It happens that a wife refuses to give a divorce, but this is only your fault – this means that her living conditions today are much better than those of her mother, and there is much more money than Mrs. Naebulina.
In this case, you need to move on to tougher measures in order to get your freedom back, despite the closed cell of society, the key to which the state has safely hidden in its pants.
Here is a list of phrases that will definitely bring the matter to a divorce, and bring you closer to a happy bachelor life:
- Say that she is scarier than all her friends. Of course, there is competition between the women and this phrase will immediately gut all the past moments of their difficult and such a dynamic friendship!
- Stop eating mother-in-law pancakes with appetite. This is the most powerful blow in the stomach, far from being a beloved mother-in-law, who, over the years of married life, has already managed to get rather bored. Ignoring pancakes is like a blow below the belt, which will contribute to the speedy release from factory defects, in the form of matriarchal attitudes.

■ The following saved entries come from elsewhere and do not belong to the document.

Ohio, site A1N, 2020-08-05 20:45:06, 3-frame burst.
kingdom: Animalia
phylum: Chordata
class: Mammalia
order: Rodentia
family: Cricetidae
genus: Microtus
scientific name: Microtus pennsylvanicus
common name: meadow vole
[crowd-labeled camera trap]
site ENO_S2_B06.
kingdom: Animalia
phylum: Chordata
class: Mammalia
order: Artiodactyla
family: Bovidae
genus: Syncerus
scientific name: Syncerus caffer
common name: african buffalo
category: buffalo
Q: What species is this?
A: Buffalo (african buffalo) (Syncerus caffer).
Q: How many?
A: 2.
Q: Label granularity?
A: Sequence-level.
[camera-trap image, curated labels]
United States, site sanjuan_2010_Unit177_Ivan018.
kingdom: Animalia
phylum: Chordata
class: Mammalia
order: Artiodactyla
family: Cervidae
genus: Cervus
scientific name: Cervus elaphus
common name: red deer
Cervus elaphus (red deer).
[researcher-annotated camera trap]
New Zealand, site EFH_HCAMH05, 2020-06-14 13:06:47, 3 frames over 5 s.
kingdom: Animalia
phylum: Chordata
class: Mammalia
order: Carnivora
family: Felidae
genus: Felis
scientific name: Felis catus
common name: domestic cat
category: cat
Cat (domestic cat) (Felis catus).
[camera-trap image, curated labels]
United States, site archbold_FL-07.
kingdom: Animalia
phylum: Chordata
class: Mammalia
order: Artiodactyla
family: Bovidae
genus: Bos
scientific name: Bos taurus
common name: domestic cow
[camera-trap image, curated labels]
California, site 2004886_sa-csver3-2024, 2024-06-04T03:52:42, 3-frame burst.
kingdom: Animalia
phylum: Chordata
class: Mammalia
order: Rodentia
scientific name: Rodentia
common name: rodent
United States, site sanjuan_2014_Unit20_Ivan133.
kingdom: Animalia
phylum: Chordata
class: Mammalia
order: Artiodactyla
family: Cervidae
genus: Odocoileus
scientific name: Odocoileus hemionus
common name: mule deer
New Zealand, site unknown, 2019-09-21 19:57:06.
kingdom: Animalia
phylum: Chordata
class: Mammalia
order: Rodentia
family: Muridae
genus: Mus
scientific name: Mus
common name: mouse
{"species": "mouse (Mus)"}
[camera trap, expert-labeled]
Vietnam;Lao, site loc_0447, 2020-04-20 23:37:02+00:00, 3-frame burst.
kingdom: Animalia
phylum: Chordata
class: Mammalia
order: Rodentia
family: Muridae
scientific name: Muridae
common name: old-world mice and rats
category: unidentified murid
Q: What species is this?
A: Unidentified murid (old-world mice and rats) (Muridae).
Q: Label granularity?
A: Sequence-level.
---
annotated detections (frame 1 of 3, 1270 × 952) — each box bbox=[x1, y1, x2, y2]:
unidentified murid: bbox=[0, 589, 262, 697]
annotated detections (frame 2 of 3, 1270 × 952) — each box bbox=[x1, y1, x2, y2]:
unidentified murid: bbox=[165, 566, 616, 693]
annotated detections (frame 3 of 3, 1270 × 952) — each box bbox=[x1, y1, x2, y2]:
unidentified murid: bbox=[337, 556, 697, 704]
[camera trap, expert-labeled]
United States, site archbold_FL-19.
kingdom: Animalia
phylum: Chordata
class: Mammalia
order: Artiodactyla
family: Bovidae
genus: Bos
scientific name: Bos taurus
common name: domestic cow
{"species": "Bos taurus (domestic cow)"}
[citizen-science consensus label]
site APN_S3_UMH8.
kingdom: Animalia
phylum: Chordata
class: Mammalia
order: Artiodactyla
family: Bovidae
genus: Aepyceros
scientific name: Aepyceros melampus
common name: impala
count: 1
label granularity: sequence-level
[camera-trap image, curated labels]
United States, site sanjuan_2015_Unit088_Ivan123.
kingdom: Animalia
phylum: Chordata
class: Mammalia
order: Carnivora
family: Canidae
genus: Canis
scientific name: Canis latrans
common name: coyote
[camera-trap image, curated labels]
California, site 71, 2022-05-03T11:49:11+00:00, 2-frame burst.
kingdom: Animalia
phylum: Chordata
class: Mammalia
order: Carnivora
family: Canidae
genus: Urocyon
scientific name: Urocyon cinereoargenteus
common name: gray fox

- Put a dead mouse in your favorite shoes. Such a sweet revenge will definitely cheer you up and increase the expenses of your missus! You can find a gray and nondescript mouse in any store, so feel free to go towards loneliness and complete freedom!
- Tell about all illegitimate children. Such an unexpected turn will make your wife remember or come up with something that you didn’t have in mind. Illegitimate children are wonderful and so relevant for those who are already very close to staying in their underpants and paying alimony for another ten years.
- Admit that you are gay. Only the most persistent male will agree to this, who will definitely not cry into the pillow, remaining in a completely empty apartment.